§ **SHORT EXERCISE**: Convert everything from the line containing "With respect to height, which among" down to the line containing "Is the pale" into a Markdown table with the columns Row and Line, numbering each line in Row and putting its text in Line. Leave out blank lines and any pictures.

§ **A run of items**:

- - -

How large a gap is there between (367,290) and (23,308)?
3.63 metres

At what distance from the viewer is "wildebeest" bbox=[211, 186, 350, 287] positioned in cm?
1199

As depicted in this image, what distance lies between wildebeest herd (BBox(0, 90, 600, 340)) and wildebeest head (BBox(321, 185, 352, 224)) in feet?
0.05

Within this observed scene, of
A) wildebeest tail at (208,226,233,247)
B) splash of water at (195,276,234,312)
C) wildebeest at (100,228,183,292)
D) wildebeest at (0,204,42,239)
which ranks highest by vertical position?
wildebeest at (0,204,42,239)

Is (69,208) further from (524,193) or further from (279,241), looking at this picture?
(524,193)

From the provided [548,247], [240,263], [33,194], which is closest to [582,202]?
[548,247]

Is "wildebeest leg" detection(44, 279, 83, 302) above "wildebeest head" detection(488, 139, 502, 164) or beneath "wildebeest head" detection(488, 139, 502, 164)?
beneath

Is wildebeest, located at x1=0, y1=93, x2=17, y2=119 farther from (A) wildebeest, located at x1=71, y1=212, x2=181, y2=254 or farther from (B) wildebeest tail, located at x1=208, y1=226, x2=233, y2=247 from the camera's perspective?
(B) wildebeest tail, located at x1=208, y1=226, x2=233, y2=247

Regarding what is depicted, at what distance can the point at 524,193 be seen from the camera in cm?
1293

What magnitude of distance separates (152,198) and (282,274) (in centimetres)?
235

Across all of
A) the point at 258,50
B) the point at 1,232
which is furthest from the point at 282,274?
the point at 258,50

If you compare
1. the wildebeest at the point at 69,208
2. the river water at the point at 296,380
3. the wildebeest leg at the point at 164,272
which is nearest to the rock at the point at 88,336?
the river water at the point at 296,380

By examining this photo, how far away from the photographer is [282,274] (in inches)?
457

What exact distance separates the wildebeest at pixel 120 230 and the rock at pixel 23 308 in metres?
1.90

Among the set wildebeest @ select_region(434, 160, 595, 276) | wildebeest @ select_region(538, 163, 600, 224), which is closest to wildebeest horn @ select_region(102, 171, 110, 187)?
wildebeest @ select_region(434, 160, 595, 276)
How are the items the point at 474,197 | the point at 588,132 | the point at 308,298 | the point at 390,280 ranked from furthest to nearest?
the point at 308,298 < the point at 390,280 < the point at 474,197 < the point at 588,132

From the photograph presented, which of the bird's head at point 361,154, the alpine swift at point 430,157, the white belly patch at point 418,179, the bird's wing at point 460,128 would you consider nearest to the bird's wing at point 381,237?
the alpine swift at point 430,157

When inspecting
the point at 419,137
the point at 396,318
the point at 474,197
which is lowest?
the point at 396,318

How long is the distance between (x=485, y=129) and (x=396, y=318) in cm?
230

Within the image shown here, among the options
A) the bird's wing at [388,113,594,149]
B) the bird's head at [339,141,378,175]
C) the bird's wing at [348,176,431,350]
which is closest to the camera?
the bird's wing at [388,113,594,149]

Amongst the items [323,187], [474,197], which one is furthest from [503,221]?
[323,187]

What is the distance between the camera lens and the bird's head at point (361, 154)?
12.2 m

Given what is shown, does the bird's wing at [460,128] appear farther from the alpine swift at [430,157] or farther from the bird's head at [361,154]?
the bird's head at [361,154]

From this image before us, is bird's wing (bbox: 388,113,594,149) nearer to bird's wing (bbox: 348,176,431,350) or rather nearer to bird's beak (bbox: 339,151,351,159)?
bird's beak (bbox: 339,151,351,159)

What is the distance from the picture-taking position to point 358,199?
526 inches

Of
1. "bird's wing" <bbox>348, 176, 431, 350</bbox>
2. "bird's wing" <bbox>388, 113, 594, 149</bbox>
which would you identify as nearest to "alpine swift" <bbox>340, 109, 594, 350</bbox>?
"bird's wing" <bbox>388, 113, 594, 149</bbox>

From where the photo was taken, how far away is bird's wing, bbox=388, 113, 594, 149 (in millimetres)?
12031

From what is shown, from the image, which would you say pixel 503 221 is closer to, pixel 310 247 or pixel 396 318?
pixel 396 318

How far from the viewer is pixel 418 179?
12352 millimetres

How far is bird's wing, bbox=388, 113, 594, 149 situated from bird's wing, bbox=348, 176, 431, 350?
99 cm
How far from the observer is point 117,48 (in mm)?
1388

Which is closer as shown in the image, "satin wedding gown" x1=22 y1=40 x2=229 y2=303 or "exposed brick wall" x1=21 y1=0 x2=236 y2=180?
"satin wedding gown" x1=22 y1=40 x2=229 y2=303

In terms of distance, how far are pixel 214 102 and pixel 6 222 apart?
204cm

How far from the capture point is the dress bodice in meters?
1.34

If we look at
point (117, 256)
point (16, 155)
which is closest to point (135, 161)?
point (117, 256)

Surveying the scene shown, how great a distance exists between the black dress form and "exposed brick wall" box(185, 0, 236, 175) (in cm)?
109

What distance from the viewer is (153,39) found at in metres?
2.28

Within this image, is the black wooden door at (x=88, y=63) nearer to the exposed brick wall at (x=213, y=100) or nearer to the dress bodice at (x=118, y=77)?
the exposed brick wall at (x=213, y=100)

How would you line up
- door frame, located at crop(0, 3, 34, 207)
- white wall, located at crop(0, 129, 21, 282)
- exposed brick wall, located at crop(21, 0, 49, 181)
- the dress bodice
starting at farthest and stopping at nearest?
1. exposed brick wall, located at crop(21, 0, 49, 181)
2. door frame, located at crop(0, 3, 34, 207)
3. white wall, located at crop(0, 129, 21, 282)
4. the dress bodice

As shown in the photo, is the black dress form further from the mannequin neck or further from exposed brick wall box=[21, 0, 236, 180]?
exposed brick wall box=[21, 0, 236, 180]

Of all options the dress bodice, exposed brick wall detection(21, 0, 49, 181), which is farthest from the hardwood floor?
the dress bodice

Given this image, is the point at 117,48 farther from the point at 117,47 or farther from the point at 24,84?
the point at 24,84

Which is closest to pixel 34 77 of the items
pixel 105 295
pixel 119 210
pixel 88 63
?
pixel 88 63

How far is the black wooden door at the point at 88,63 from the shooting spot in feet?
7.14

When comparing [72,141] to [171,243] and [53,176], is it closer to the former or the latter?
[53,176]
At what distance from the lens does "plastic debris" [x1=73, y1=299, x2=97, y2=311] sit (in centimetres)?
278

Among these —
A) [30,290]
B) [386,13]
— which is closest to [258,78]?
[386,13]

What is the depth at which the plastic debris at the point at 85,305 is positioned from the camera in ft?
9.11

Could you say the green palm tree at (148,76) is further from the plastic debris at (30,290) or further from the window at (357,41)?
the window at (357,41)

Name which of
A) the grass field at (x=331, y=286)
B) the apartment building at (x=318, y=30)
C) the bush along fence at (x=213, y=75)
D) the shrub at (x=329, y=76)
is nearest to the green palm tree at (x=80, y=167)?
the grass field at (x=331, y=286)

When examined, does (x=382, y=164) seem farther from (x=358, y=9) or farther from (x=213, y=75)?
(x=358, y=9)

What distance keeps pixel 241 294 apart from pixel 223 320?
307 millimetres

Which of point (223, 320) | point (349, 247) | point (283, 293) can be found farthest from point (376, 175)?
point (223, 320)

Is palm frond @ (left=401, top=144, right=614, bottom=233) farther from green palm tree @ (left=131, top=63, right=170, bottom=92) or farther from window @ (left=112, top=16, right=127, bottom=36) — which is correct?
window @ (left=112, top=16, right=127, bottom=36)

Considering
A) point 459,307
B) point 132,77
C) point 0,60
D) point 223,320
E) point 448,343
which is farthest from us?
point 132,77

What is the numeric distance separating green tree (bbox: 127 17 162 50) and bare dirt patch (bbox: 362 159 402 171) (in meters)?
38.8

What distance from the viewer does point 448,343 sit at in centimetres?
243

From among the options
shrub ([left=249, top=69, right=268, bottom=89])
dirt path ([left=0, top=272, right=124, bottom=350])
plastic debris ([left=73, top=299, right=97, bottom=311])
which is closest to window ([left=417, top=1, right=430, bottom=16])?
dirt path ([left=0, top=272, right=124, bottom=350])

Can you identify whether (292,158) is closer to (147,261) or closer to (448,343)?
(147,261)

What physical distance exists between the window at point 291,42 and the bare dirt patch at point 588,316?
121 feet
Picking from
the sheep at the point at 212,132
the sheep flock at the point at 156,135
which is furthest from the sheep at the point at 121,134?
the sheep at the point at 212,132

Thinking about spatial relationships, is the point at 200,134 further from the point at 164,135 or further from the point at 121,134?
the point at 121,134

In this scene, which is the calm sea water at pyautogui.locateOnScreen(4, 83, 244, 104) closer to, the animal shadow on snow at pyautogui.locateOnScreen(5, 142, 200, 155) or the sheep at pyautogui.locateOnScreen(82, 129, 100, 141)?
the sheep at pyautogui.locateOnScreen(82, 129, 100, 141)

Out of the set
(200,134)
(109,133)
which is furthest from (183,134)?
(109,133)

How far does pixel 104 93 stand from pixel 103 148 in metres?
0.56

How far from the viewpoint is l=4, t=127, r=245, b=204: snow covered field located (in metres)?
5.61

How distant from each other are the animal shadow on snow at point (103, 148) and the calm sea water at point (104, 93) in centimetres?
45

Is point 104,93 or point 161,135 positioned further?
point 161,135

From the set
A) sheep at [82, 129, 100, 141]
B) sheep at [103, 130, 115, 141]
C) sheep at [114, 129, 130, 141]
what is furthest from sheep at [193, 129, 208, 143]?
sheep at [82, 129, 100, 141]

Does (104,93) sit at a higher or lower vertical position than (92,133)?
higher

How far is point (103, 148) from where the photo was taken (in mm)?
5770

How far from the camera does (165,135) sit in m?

- - -

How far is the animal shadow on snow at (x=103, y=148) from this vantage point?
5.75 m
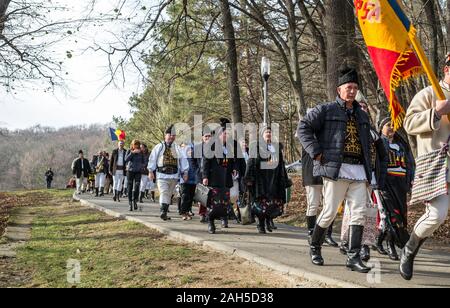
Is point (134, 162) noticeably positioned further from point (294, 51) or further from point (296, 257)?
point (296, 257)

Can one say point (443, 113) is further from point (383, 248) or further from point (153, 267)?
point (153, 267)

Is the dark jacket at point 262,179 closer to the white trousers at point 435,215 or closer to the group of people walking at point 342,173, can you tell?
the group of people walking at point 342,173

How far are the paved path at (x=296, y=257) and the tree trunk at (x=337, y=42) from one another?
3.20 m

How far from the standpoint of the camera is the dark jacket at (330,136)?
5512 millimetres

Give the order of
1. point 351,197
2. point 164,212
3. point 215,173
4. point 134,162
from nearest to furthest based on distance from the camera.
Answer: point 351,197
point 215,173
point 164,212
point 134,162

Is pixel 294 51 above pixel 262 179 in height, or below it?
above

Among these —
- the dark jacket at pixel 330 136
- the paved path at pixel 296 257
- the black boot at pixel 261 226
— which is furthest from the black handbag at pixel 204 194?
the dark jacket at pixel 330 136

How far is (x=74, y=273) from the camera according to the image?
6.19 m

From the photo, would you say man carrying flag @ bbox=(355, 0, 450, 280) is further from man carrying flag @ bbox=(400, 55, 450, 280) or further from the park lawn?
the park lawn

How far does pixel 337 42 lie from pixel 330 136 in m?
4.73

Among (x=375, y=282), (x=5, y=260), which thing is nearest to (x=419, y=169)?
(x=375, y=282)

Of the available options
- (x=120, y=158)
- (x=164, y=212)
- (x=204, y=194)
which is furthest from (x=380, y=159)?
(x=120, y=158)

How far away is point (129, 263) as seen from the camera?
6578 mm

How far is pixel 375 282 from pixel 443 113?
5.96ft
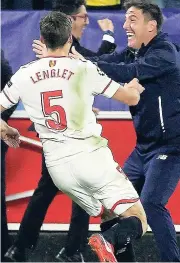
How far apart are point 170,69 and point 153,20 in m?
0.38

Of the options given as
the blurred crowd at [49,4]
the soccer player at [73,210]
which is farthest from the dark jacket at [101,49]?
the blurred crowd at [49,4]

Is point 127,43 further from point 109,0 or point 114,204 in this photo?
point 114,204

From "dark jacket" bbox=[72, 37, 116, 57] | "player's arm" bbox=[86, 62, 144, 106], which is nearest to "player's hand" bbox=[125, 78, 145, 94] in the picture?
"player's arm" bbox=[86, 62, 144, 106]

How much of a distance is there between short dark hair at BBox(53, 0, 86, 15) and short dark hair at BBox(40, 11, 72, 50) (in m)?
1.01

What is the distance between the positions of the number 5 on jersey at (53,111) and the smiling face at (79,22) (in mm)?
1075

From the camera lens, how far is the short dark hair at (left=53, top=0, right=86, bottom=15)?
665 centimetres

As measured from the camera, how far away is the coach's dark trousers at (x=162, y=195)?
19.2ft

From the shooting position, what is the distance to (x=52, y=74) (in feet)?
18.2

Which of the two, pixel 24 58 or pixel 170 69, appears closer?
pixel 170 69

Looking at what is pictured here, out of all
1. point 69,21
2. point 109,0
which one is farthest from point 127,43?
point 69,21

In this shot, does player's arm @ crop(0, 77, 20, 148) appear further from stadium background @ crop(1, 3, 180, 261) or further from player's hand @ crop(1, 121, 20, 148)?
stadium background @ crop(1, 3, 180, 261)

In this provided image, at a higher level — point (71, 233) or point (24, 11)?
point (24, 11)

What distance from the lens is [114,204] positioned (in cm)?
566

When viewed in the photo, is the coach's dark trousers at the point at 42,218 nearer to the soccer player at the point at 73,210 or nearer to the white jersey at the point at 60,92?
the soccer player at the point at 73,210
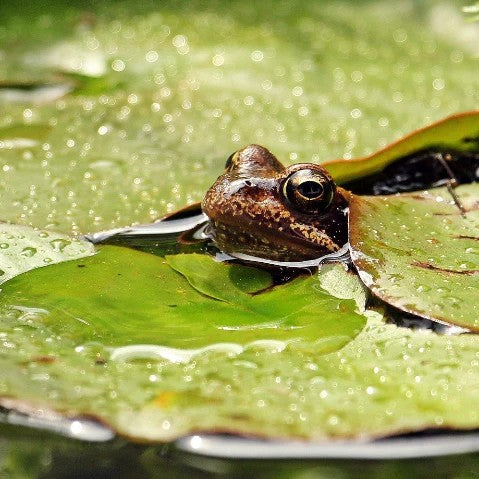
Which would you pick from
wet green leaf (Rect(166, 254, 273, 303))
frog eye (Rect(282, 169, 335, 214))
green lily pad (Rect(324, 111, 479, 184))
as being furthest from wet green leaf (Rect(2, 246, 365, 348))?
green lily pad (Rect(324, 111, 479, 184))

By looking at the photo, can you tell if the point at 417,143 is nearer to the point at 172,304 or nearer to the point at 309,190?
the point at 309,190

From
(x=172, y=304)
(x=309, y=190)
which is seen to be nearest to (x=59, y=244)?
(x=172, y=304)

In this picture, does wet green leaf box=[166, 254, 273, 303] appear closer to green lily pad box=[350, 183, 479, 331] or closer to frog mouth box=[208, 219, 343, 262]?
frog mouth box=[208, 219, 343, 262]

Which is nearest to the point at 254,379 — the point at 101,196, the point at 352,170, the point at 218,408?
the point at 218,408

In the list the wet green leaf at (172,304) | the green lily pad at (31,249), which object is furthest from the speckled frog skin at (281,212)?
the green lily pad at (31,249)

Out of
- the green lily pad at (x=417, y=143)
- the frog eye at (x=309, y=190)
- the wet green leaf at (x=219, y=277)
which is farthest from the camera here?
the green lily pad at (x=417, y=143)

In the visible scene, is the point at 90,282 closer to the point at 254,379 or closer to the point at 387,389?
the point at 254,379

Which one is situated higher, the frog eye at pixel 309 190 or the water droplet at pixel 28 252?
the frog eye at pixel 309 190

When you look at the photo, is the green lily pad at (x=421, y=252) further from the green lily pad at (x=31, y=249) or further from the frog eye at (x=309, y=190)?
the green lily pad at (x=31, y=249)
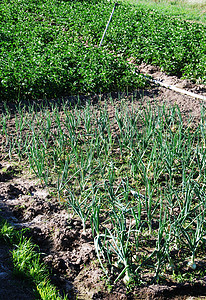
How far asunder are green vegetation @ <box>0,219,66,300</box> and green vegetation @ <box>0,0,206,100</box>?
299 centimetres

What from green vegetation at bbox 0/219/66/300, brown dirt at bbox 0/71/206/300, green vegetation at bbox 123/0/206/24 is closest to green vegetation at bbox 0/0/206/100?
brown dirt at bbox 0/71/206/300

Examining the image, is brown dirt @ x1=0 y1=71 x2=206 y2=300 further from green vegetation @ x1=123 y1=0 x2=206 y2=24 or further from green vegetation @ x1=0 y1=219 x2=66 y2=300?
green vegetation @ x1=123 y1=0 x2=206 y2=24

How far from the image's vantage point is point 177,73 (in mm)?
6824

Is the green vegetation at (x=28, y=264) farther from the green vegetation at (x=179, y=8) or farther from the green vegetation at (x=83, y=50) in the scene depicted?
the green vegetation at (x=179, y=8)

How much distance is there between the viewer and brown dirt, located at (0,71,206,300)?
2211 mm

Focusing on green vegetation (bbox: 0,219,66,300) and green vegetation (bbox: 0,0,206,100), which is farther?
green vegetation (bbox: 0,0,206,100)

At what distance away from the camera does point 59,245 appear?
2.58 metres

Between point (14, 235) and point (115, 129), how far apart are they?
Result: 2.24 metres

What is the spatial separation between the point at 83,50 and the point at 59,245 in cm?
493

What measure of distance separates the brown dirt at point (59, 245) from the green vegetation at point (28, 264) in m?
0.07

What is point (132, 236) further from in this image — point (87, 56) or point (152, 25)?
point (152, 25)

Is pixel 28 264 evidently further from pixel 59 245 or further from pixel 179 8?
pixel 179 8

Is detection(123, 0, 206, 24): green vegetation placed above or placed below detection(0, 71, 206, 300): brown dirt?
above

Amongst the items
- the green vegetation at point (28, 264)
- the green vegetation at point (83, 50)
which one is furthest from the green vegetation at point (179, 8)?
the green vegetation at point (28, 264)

- - -

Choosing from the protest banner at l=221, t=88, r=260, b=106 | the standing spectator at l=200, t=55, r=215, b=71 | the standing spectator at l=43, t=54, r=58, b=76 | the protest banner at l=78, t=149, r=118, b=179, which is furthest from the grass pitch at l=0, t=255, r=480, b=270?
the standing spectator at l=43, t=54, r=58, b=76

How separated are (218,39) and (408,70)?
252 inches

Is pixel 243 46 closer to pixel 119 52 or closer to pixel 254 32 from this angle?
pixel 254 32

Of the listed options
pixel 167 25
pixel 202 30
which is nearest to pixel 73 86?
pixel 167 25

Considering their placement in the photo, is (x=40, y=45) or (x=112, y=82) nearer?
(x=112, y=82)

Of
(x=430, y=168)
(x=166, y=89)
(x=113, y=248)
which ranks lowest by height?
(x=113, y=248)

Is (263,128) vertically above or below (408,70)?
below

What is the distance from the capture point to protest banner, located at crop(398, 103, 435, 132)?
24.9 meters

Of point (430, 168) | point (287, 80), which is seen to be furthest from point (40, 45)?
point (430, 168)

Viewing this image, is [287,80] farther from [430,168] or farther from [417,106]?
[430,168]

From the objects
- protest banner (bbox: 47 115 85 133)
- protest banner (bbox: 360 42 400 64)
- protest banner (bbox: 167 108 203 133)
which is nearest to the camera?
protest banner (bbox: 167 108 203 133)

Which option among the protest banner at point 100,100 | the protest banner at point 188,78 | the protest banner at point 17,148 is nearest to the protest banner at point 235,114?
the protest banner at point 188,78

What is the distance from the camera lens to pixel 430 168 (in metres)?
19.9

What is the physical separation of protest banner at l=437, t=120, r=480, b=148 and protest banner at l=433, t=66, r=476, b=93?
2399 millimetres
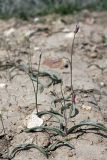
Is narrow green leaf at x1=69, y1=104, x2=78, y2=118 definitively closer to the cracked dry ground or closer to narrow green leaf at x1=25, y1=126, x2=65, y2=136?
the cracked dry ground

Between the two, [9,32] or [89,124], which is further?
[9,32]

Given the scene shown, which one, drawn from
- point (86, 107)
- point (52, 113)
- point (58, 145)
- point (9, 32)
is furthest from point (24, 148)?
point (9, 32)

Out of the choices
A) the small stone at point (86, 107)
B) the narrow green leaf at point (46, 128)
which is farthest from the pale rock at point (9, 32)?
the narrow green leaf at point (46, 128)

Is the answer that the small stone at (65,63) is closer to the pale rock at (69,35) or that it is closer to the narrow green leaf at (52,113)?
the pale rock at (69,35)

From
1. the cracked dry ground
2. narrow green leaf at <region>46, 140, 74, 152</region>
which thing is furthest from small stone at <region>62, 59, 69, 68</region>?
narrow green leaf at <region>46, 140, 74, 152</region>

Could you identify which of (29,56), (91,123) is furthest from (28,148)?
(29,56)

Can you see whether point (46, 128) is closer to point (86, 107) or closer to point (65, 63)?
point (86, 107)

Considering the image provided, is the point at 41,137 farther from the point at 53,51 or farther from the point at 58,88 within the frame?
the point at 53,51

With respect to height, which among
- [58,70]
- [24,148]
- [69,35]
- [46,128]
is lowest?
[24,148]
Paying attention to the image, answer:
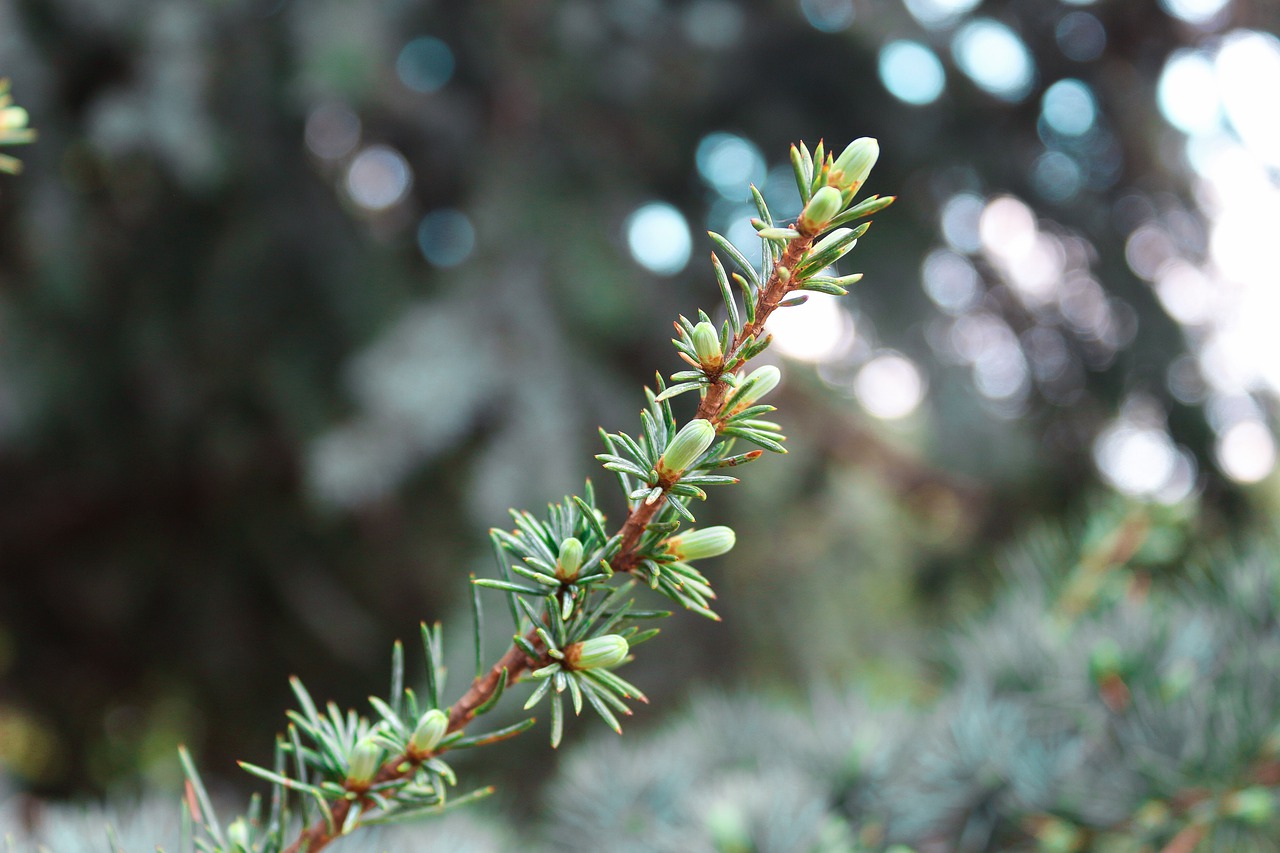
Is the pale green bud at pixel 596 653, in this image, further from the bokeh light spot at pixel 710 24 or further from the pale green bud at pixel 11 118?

- - -

§ **RESULT OF THIS TASK**:
| Row | Line |
|---|---|
| 1 | With respect to height, which among |
| 2 | - [58,70] |
| 3 | - [24,148] |
| 4 | - [69,35] |
| 5 | - [46,128] |
| 6 | is lowest? |
| 7 | [24,148] |
| 8 | Paying attention to the image, answer: |
| 9 | Is the pale green bud at pixel 596 653, in this image, further from the bokeh light spot at pixel 710 24 or further from the pale green bud at pixel 11 118? |